===== Texto de origen =====
FUENTE: Francisco Guaita , periodista de RT News (Moscú) -Revista Nuestro Tiempo

El techo de la casa de Sergei, de unos sesenta años de edad, ha pasado a ser el cielo de Donetsk, región del este de Ucrania. De repente, su hogar voló por los aires. Por suerte, ningún miembro de su familia se encontraba en casa cuando un misil cayó en su parcela.

Al igual que muchos ciudadanos de la zona oriental de Ucrania, Sergei se ha convertido en un observador involuntario de la guerra. La zona donde reside, a las afueras de la ciudad de Donetsk, es uno de los epicentros de los choques entre el Ejército ucraniano y las milicias prorrusas, que comenzaron en abril de 2014.

Ahora, contemplando su casa convertida en un montón de escombros, a Sergei le acompañan varios vecinos. No hay mucho que hacer. Solo han quedado en pie algunas paredes. El silencio se ve interrumpido por un susurro del propio Sergei: «¿Ahora, qué voy a hacer? ¿Adónde iré?». A pesar de que mantiene la calma, a través de su mirada se percibe el desasosiego del país.

Su relato ilustra la guerra en primera persona del singular. Para cada uno de los heridos o refugiados, sobrevivir no es una metáfora sino una palabra que se entiende desde su acepción literal: vivir con escasos medios o en condiciones adversas. Todos desean volver a la normalidad.
===== Datos almacenados =====
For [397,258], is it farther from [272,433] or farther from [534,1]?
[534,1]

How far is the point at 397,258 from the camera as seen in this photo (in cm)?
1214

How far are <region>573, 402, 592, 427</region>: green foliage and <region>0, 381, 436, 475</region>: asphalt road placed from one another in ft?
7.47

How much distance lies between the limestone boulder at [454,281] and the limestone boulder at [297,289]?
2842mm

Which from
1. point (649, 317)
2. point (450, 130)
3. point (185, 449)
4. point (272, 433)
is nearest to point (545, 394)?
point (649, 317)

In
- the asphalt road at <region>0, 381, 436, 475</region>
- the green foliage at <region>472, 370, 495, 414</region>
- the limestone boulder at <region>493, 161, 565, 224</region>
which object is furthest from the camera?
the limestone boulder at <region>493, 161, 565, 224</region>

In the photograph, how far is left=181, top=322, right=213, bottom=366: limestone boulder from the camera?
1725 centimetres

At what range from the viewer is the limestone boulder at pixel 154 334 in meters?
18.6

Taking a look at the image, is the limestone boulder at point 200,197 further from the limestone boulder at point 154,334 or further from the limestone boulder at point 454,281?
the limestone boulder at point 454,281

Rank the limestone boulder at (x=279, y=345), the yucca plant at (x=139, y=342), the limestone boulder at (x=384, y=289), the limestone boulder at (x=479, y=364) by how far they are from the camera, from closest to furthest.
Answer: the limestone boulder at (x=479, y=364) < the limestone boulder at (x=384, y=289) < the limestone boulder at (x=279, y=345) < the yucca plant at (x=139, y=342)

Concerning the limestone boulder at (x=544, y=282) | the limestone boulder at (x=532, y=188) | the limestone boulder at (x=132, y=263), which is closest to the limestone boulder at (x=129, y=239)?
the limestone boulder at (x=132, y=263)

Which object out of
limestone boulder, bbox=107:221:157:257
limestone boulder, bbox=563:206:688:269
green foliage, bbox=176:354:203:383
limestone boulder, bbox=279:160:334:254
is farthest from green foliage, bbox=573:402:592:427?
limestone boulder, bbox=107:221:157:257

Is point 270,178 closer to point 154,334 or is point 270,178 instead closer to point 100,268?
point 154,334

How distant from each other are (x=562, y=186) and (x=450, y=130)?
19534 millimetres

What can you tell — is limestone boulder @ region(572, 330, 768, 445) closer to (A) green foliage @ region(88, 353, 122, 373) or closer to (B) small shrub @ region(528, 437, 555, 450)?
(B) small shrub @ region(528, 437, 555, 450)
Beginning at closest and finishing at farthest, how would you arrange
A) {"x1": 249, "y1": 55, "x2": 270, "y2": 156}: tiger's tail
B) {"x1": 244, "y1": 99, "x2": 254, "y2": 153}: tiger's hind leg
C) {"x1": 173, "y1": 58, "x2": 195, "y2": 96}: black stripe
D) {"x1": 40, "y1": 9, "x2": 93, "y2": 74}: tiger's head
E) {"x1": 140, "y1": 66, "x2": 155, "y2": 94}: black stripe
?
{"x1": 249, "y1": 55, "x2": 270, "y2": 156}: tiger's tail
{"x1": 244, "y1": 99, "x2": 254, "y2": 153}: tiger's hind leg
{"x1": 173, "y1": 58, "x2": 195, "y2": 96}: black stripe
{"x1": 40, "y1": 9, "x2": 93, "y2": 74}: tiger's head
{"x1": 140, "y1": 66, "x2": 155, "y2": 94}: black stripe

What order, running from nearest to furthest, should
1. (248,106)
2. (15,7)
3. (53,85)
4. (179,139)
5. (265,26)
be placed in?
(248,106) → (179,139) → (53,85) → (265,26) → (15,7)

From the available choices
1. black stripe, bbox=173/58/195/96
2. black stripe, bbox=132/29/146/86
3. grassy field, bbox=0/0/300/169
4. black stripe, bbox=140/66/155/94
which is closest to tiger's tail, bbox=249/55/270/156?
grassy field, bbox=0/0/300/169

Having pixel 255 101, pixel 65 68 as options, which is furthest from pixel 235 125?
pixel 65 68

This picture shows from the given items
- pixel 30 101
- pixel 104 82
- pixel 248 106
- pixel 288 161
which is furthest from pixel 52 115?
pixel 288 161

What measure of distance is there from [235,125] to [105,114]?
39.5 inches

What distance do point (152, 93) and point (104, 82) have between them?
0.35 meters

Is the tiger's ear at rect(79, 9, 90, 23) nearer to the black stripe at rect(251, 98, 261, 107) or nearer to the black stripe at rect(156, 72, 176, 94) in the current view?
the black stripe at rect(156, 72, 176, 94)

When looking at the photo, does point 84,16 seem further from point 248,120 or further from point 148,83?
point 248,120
=====
_Instrucción 1:_
Responde estas preguntas sobre el texto de la casa de Sergei:
(a) ¿En qué mes y año comenzaron los choques entre el Ejército ucraniano y las milicias prorrusas?
(b) ¿Qué cayó en la parcela de Sergei?
(c) ¿Qué quedó en pie de su casa?
_Instrucción 2:_
Prosigue el texto de la casa de Sergei a partir de su última oración.
Los datos no intervienen en esto.

_Resultado 1:_
(a) En abril de 2014.
(b) Un misil.
(c) Algunas paredes.

_Resultado 2:_
Sin embargo, esa sensación de premura para que se detenga la guerra se difumina al entrar en las oficinas de los políticos o al presenciar las ruedas de prensa de los militares. Allí la urgencia parece mucho más ambigua. Según aumentan los kilómetros de distancia del lugar donde se desarrolla el conflicto, la política gana peso. Desde esa latitud, varios actores internacionales han iniciado movimientos estratégicos en una partida geopolítica donde los auténticos protagonistas son Rusia y Estados Unidos, con la Unión Europea como actor secundario.

 Un largo enfrentamiento

La violencia en Ucrania comenzó en noviembre de 2013, pero el conflicto hunde sus raíces en un debate de identidad que divide a la población desde hace décadas. Una parte del país —principalmente las regiones situadas al oeste— mira hacia Occidente, mientras que otra parte —el este y el sur, más ricos e industrializados— apuesta por las alianzas tradicionales con Rusia.

Precisamente, la chispa que encendió las protestas en Kiev fue la negativa del entonces presidente, el prorruso Víktor Yanukóvich, a firmar un acuerdo de libre comercio con la Unión Europea. La represión del Berkut —cuerpo de élite de los antidisturbios— en la Plaza de la Independencia de Kiev contra varios centenares de manifestantes proeuropeos provocó un estallido popular en las calles de la capital ucraniana.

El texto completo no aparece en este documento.